> [Scene-based reasoning records]
"""

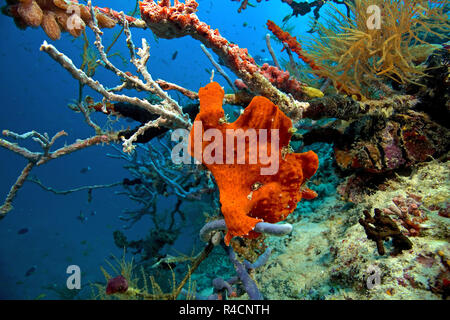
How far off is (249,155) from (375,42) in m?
2.74

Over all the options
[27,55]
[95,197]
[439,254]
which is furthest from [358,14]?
[27,55]

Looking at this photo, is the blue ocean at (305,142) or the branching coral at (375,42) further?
the branching coral at (375,42)

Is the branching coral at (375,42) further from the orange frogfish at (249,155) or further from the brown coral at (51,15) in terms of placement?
the brown coral at (51,15)

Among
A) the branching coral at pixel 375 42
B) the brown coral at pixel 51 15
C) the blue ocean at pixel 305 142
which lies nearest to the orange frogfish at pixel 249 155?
the blue ocean at pixel 305 142

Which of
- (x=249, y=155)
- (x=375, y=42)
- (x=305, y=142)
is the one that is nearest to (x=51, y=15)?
(x=249, y=155)

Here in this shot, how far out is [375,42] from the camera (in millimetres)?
3236

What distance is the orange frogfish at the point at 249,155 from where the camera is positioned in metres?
2.16

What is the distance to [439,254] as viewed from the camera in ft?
6.21

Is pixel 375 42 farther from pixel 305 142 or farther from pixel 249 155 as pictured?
pixel 249 155

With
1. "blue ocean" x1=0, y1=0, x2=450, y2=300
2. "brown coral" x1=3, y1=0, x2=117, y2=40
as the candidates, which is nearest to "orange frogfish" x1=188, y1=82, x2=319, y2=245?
"blue ocean" x1=0, y1=0, x2=450, y2=300

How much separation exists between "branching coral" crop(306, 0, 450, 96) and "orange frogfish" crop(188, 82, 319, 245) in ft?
5.68

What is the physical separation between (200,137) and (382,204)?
93.0 inches

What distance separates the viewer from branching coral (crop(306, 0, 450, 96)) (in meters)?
3.06

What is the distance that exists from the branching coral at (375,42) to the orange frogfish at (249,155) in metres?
1.73
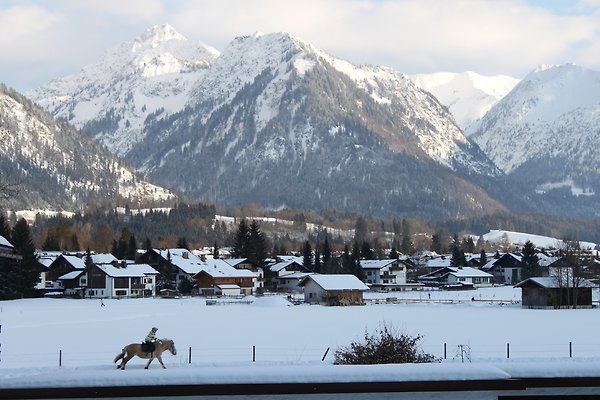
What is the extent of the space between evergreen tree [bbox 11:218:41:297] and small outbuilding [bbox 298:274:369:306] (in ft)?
109

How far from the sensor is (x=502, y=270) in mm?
167750

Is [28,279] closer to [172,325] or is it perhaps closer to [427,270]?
[172,325]

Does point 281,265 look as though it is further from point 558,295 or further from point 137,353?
point 137,353

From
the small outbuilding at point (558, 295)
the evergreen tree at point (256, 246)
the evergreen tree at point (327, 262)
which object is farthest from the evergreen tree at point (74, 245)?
the small outbuilding at point (558, 295)

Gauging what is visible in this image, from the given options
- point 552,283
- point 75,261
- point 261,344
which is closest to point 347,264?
point 75,261

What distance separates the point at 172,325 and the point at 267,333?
1058cm

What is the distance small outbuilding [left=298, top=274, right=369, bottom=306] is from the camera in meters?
102

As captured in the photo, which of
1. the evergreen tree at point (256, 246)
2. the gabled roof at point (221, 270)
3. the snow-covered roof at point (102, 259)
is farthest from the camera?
the evergreen tree at point (256, 246)

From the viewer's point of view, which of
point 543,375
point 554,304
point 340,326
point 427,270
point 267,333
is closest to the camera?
point 543,375

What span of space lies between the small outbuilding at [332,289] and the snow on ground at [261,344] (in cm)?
3149

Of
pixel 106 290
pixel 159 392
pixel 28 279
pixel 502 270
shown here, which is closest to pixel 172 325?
pixel 159 392

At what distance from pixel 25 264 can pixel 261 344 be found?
6990 centimetres

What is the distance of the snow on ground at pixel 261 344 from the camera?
45.8 feet

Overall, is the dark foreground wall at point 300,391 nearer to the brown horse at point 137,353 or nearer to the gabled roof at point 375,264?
the brown horse at point 137,353
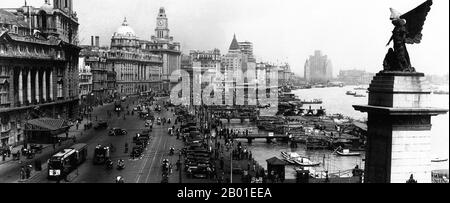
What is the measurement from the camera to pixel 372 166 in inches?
697

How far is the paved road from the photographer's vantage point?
33188mm

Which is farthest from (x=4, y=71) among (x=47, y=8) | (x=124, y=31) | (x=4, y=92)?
(x=124, y=31)

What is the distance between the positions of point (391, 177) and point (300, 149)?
43.5 m

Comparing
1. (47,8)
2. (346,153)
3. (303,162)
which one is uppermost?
(47,8)

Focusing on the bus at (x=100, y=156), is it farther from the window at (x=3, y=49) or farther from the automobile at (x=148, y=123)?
the automobile at (x=148, y=123)

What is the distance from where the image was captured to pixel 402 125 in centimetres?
1684

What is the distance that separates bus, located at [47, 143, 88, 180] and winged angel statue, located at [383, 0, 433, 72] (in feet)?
73.3

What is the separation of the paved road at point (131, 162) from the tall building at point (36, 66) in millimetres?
6558

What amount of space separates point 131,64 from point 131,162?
109333mm

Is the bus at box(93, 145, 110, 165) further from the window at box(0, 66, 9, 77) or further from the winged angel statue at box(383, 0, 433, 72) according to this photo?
the winged angel statue at box(383, 0, 433, 72)

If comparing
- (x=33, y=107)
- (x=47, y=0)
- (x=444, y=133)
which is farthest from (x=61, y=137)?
(x=444, y=133)

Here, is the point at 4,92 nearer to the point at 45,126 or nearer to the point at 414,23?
the point at 45,126

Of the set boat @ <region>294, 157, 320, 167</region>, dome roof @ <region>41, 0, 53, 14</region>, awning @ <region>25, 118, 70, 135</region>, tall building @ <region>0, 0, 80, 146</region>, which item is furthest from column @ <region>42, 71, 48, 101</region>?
boat @ <region>294, 157, 320, 167</region>
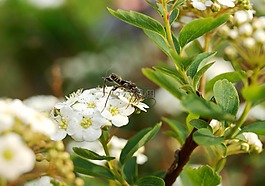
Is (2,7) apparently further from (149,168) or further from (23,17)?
(149,168)

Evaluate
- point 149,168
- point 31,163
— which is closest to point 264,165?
point 149,168

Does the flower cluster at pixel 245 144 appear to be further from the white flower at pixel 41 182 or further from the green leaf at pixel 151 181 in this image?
the white flower at pixel 41 182

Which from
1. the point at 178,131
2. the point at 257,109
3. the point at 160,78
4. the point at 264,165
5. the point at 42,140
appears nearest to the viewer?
Result: the point at 42,140

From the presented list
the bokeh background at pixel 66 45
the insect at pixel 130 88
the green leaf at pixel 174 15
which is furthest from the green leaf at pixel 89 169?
the bokeh background at pixel 66 45

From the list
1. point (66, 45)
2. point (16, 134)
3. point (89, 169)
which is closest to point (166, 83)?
point (89, 169)

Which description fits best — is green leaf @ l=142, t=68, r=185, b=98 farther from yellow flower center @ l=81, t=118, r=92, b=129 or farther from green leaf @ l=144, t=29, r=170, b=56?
yellow flower center @ l=81, t=118, r=92, b=129

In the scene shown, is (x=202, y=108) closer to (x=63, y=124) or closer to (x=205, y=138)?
(x=205, y=138)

"""

> [Exercise objective]
How many lines in the rows above contain the string "statue", with case counting? Reply with the number alone.

> [Response]
3